▸ Testo fornito

▼

Ragionando sul merito della legge di revisione costituzionale

Ugo Trivellato si occupa del referendum costituzionale e, dopo aver affermato che su diversi temi circoscritti la riforma è condivisibile, sostiene che rispetto alle innovazioni salienti (superamento del bicameralismo paritario; nuovi rapporti fra Stato e Regioni) la riforma presenta diffuse ambiguità e incongruenze. Inoltre. Trivellato dubita che l’assetto istituzionale risultante possa intaccare i capisaldi della Costituzione e conclude richiamando il “velo d’ignoranza” come condizione per deliberare norme fondamentali della convivenza.

Due premesse. La prima: sono uno statistico, non un giurista. Rispetto alla legge di revisione costituzionale la competenza professionale mi è dunque di modesto aiuto: direttamente, sulla riduzione dei costi di funzionamento delle istituzioni; indirettamente, per l’attitudine ad affrontare le questioni con ottica sistematica e attenzione ai fatti. Per il resto, sono un cittadino informato. La seconda premessa: se qualcuno dei lettori ritenesse che nella scelta fra il Sì e il No al referendum si debba tenere conto del contesto politico, perderebbe il suo tempo andando oltre queste righe.

Penso, infatti, che la scelta debba essere guidata dalla valutazione sul merito della riforma. Come ha scritto Nadia Urbinati: “Mai come ora è importante che i cittadini non si facciano derubare della loro funzione primaria, poiché – nonostante i leader politici cerchino di farne un plebiscito pro o contro [il governo] – questo è un referendum costituzionale, una decisione sovrana sull’ordine istituzionale che vogliamo”. La Costituzione – l’attuale o quella riformata – resterà. E suonano sorprendenti affermazioni del tipo “La riforma è imperfetta, ma l’importante è incominciare a cambiare; poi la si migliorerà”. La capacità di apprendere dall’esperienza è essenziale per migliorare le politiche pubbliche. Ma invocarla per sostenere una revisione della Costituzione, della quale si riconoscono imperfezioni, è segno di spensierata sconsideratezza.

Dico subito che su vari temi circoscritti la riforma è condivisibile. Sull’abolizione del CNEL. Sulla promozione della parità di genere nella rappresentanza. Sulla limitazione del ricorso ai decreti-legge. Sulla corsia preferenziale riservata ai disegni di legge del Governo. E via dicendo. Non indugio su di essi, se non per notare che alcuni sono stati inutilmente enfatizzati (sulla parità di genere serve aggiungere qualcosa all’art. 3 della Costituzione?) e diversi altri si sarebbero potuti affrontare con strumenti più semplici.

▲

▸ Dati forniti
▼

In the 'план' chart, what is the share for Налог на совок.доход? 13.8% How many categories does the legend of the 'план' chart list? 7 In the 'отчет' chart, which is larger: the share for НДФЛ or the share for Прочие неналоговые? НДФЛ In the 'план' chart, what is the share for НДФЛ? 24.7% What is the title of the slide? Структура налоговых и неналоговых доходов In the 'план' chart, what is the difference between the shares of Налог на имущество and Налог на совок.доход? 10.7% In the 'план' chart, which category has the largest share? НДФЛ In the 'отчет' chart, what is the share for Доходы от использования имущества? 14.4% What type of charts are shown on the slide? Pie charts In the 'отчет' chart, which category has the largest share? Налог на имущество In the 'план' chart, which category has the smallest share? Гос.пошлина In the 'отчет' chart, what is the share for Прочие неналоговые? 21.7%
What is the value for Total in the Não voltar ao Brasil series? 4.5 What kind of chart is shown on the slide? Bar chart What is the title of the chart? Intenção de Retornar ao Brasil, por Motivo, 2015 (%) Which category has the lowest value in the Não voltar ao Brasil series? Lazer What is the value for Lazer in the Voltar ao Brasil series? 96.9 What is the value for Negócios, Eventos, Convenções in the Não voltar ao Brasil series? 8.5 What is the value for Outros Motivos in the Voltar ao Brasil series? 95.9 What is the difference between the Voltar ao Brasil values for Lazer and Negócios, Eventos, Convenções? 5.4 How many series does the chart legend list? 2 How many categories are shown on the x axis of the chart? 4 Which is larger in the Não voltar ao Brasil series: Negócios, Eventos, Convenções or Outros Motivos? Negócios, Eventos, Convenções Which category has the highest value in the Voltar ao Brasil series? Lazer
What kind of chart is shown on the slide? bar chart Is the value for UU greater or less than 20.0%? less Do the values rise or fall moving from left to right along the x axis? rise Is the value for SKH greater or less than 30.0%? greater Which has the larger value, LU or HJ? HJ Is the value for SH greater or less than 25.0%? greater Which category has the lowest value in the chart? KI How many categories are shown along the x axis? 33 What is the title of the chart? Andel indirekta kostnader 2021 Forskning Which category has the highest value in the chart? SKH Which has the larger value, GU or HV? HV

▲

Trascrivi alla lettera il passo del testo sulla riforma costituzionale che comincia con "Dico subito che" e prosegue fino a "strumenti più semplici.". Basati unicamente sul testo fornito.

▸ La tua risposta
Dico subito che su vari temi circoscritti la riforma è condivisibile. Sull’abolizione del CNEL. Sulla promozione della parità di genere nella rappresentanza. Sulla limitazione del ricorso ai decreti-legge. Sulla corsia preferenziale riservata ai disegni di legge del Governo. E via dicendo. Non indugio su di essi, se non per notare che alcuni sono stati inutilmente enfatizzati (sulla parità di genere serve aggiungere qualcosa all’art. 3 della Costituzione?) e diversi altri si sarebbero potuti affrontare con strumenti più semplici.